Le Parti populaire européen (PPE, droite et centre-droit) se réjouit aussi de ce vote. « En plus des énergies renouvelables, des investissements dans l'énergie nucléaire et le gaz (non russe) comme tremplin vers l'hydrogène seront nécessaires dans les années à venir. Il est encourageant de voir qu'une majorité du Parlement européen voit cela et rejette l'opposition à la proposition de taxonomie », se félicite la députée néerlandaise Esther de Lange, membre du PPE. Même son de cloche de la part d'Agnès Evren, députée européenne (PPE) et vice-présidente des Républicains (LR) : « Refuser de reconnaître le nucléaire comme énergie de transition serait faire une croix sur nos objectifs climatiques, soyons réalistes ! Si je comprends les controverses politiques actuelles sur le gaz en raison de la guerre en Ukraine, j'alerte depuis des mois mes collègues européens sur le danger de refuser cet acte délégué. Le nucléaire est un élément essentiel du mix énergétique français, mais également du mix énergétique européen. »
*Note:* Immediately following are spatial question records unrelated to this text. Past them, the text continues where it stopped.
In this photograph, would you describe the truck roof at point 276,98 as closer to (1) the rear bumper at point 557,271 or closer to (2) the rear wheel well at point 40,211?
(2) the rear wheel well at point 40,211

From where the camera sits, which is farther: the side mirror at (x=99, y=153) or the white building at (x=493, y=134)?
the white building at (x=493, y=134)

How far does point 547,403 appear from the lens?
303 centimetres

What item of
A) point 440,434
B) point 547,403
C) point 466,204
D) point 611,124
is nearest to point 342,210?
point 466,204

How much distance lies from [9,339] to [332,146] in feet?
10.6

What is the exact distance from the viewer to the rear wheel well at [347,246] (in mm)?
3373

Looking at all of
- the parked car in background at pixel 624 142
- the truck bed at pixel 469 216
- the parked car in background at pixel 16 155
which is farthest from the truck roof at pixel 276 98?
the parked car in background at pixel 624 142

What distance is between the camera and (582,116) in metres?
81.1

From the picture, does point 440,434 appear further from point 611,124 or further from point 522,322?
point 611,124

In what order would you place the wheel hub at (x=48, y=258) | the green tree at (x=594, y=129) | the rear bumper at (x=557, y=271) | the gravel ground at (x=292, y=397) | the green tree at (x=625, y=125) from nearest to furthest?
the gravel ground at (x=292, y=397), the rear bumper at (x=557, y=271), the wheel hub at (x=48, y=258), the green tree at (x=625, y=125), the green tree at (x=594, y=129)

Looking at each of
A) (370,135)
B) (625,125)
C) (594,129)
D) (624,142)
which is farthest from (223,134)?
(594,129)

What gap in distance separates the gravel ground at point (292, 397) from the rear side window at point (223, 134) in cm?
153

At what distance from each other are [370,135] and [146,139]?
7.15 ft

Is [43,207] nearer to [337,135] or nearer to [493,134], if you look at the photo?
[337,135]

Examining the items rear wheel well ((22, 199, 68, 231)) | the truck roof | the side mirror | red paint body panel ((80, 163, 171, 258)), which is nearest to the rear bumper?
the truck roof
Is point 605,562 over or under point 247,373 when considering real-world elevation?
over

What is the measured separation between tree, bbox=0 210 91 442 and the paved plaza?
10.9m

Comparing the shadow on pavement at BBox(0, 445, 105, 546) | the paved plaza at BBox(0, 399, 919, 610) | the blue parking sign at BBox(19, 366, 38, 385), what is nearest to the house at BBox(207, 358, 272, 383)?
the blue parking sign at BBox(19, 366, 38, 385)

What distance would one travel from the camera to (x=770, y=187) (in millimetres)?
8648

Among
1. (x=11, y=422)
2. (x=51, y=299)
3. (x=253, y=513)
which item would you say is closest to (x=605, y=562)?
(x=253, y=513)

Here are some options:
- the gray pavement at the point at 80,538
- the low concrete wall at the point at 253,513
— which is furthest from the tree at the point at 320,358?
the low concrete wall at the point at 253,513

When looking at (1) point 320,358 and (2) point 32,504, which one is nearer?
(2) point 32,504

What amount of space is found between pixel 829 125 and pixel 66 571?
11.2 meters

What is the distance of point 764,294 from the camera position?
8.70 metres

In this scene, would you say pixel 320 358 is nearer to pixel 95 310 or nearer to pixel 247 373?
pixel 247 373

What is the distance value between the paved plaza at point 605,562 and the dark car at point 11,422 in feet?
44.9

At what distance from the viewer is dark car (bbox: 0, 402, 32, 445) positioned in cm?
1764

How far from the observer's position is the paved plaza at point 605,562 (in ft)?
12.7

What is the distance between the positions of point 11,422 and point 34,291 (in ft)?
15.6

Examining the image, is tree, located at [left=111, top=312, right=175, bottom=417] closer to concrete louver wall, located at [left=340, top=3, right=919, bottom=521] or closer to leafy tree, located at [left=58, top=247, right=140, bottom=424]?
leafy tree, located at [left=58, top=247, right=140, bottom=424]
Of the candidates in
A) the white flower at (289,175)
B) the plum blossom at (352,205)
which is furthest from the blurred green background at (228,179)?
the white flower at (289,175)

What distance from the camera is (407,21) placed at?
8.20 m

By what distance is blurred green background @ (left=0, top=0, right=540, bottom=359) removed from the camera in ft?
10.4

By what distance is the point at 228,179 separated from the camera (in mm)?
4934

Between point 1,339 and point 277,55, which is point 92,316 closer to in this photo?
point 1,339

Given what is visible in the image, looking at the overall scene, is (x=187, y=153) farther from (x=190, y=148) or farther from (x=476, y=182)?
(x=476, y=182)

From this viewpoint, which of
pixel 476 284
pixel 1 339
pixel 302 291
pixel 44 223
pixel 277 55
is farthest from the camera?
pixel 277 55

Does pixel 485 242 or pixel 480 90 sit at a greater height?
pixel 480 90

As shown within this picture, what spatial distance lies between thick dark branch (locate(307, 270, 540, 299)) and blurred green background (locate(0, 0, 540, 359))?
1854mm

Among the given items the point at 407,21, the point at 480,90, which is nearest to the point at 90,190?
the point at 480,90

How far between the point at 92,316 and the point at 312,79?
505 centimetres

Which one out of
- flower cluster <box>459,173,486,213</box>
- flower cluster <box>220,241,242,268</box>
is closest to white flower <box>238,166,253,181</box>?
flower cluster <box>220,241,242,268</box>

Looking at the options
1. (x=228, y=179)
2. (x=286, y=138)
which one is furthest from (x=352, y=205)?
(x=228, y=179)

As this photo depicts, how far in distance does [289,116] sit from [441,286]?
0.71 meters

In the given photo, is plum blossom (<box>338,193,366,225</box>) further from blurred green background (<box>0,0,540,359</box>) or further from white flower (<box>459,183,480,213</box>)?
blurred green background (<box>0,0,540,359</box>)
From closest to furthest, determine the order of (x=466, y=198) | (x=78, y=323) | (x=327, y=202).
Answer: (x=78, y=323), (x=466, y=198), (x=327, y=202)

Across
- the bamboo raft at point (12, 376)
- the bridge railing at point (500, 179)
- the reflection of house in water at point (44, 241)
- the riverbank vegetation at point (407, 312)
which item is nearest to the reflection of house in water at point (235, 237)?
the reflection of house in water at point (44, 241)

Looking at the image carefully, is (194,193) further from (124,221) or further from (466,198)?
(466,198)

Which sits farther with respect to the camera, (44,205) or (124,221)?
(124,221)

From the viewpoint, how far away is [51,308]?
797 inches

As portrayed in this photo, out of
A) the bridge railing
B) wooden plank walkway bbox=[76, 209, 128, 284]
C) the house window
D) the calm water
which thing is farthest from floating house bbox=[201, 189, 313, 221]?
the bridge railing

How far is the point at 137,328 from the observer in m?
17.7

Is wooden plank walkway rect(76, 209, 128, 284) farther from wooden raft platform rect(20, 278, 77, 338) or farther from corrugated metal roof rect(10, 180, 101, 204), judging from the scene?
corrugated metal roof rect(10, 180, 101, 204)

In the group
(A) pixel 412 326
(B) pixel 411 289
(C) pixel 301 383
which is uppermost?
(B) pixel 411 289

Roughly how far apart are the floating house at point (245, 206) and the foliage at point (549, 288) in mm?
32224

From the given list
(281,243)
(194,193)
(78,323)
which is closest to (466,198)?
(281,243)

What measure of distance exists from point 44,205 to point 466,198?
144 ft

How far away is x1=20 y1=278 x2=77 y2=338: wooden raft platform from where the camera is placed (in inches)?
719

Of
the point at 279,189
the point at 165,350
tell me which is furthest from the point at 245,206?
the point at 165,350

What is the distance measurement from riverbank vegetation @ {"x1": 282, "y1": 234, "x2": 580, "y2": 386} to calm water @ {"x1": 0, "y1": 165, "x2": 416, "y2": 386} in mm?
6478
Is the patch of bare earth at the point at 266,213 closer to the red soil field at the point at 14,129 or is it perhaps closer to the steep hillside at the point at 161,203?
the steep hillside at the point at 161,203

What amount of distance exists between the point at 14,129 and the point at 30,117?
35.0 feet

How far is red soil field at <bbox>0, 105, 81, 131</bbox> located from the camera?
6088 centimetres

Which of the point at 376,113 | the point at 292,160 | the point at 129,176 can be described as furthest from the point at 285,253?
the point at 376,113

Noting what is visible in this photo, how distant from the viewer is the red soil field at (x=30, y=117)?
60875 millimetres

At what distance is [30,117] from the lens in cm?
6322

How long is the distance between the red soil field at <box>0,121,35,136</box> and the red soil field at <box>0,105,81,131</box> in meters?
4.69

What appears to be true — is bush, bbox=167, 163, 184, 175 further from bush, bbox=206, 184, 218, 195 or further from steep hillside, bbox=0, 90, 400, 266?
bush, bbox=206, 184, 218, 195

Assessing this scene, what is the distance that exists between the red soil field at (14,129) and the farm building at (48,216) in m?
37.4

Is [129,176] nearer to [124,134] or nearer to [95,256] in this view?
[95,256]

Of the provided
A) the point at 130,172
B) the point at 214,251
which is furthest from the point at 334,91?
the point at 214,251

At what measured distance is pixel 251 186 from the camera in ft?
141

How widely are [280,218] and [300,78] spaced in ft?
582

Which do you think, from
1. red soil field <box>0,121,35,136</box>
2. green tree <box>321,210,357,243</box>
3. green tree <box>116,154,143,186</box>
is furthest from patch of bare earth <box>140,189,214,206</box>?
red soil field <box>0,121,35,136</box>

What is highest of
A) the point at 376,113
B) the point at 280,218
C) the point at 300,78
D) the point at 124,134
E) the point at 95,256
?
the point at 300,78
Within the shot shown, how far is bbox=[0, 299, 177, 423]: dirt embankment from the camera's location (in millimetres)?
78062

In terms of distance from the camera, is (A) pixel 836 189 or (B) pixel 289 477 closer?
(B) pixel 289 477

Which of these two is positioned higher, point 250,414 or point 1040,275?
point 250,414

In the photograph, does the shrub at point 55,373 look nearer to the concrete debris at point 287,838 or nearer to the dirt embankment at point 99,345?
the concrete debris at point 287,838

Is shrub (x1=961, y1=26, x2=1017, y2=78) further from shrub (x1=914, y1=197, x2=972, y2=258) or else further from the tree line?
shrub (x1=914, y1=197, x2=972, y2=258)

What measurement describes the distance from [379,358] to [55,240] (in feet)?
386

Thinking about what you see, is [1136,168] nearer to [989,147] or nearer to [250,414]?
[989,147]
La bataille contre ce texte se mènera devant les tribunaux
Si ni le Parlement ni le Conseil des États membres ne s'opposent à l'acte délégué sur la taxonomie d'ici au 11 juillet 2022, ce texte entrera en vigueur et s'appliquera à partir du 1er janvier 2023. À noter : pour s'y opposer, la majorité qualifiée du Conseil européen doit réunir vingt États membres représentant 65 % de la population européenne. Or, l'Autriche et le Luxembourg, opposés au texte, ont déjà menacé de poursuivre la Commission en justice. « L'avenir de cet acte délégué est désormais entre les mains de la CJUE (Cour de justice de l'Union européenne, ndlr) qui devrait être saisie incessamment par l'Autriche. Souhaitons-lui de la clairvoyance, et de préserver les générations futures », indique la députée Marie Toussaint.
L'ONG Greenpeace envisage aussi des recours judiciaires. « Les industries fossiles et nucléaires ont gagné une bataille aujourd'hui. Nous allons désormais mener le combat devant les tribunaux. Nous y dénoncerons les tractations honteuses menées en coulisses par la Commission européenne et les pays pro-gaz et pro-nucléaires, dont la France, avec le soutien des lobbies russes. Nous ferons tout pour que les tribunaux mettent un terme à ce greenwashing éhonté », déclare Pauline Boyer, chargée de campagne transition énergétique pour Greenpeace France.